Grassa pela Europa fora a mesma doença, com manifestações de diversa índole e de diversas cores. O que lhes subjaz, porém, é o mesmo, a noção de que não vale a pena travar o que aí vem, que há uma onda de desgraça. Passará como todas as ondas, não se sabe ainda é a extensão dos estragos que vai deixar.

O pós-guerra chegou ao fim. As filosofias do pós-guerra também, por muito que nos custe. O Estado social ou passa a ser outra coisa ou cairá de velho. O capitalismo, ou seja, a natureza humana, adoeceu, sendo incerto como se poderá cuidar da doença.

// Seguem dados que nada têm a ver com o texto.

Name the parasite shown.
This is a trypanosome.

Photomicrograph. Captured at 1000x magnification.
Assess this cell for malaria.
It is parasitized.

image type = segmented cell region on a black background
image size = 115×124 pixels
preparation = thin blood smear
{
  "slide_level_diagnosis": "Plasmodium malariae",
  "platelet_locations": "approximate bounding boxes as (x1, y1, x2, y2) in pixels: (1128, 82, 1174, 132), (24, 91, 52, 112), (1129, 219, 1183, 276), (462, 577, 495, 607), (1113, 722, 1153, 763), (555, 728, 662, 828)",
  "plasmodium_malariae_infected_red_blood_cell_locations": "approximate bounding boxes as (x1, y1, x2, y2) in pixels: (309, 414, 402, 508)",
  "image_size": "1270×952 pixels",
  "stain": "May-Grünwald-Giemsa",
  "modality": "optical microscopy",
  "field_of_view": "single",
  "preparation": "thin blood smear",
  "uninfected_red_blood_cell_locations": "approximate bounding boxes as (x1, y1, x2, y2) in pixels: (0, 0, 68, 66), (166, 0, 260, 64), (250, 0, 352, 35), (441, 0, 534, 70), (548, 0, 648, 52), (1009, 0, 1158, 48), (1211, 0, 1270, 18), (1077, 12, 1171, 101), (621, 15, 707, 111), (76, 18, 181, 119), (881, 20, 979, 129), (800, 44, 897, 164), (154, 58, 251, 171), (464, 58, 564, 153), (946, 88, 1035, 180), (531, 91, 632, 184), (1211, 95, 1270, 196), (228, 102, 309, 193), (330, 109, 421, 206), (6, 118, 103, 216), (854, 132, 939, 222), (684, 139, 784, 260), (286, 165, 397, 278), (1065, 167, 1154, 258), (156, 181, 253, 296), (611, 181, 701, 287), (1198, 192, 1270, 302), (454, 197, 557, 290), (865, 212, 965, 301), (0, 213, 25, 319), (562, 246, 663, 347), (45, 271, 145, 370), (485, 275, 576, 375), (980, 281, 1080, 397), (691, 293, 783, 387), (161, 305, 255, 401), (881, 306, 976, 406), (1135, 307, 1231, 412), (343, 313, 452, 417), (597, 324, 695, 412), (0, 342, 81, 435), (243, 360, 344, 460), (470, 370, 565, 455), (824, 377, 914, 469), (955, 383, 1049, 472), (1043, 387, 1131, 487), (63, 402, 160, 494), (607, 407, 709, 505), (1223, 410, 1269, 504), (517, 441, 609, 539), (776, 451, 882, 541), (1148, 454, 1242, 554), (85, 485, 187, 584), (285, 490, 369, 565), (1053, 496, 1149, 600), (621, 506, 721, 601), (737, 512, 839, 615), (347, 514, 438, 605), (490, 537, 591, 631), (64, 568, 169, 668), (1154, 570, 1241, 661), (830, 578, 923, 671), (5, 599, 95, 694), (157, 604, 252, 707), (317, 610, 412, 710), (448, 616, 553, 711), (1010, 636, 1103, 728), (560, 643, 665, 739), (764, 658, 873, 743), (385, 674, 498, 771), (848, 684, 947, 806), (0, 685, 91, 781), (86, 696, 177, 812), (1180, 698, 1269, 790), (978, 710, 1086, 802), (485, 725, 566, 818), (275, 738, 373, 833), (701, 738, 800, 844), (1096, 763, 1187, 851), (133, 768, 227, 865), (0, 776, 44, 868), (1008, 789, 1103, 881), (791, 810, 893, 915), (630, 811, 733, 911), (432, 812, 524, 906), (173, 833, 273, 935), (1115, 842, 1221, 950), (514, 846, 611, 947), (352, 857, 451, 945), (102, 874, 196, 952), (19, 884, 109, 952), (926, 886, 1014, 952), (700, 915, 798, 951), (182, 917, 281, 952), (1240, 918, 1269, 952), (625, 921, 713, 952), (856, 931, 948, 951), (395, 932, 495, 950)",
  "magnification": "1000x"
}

As pessoas – nós todos – não sabem, coitadas, o que as espera. Mas sabem que não é o Carlos, nem as meninas do que se lixe a troica, nem as manifestações de “massas”, nem a arruaça, o que as pode ajudar a dobrar o cabo das tormentas.

 

2.11.13

 

António Borges de Carvalho



4 respostas a “CABO DAS TORMENTAS”

  1. «Há também a consciência das coisas, a provocar, não indiferença, mas a noção evidente que o que tem que ser tem muita força, isto é, que se não se pagar assim pagar-se-á assado.» A consciência das coisas, a noção da inevitabilidade… O Irritado projecta no “povo”, neste caso na apatia tuga, as suas próprias crenças: resignação, alergia à “esquerda”, e submissão mansa ao governo do seu coração. Só que os tugas são assim há séculos. À sua apatia natural de corno manso, que tolerou séculos de Monarquia, décadas de Ditadura saloia, e 40 anos de Partidocracia podre, junta-se o encolher de ombros perante as actuais alternativas políticas: vão mudar para o quê, e para quê? As escolhas estão viciadas, os mamões parecem invencíveis, e o mundo à volta parece vergado ao mesmo poder. Se países melhores do que nós não conseguem, como conseguiremos nós? É isto que o cidadão comum pensa – mesmo que não seja carneiro, e não apoie este governo fantoche. Sim, ninguém tem a solução mágica, muito menos os comunas e os sindicalistas. Mas celebrar a resignação tem algo de abjecto. Se os nossos antepassados fossem assim, nunca teriam dobrado o Cabo das Tormentas. É preciso coragem para mudar. E um MALHO bem pesado, para arriar nos responsáveis pulhíticos e financeiros que nos quebram a coragem e nos condenam à miséria.

    1. É o que disse ontem esse grande líder dasvanguardas. Carvalho da Silva: “não ter medo de sujar as mãos, ir para a porrada!” Força, camarada Bastos!

      1. Também eu não tenho medo de sujar as mãos, indo à porrada. É necessário correr com a corja reles de mentirosos, incompetentes e oportunistas.

      2. E onde está a dúvida? Se não formos nós, quem há-de responsabilizar e punir Pintos de Sousa, Loureiros, Soares, Oliveiras e Costa, Varas, Relvas, Vitorinos, Amarais, e demais CANALHA? Há-de ser a “Justiça”? Há-de ser este governo vendido e fantoche, ou o governo ainda pior que lhe suceder? E os MAMÕES que mandam nesta canalha? Se não tiverem medo da paulada, hão-de ter medo de quê? O chuleco do Carvalho da Silva também merece umas quantas. Mas não foi ele que governou, não foi ele que vendeu o país: foram os sucateiros e foram os SEUS compinchas, Irritado.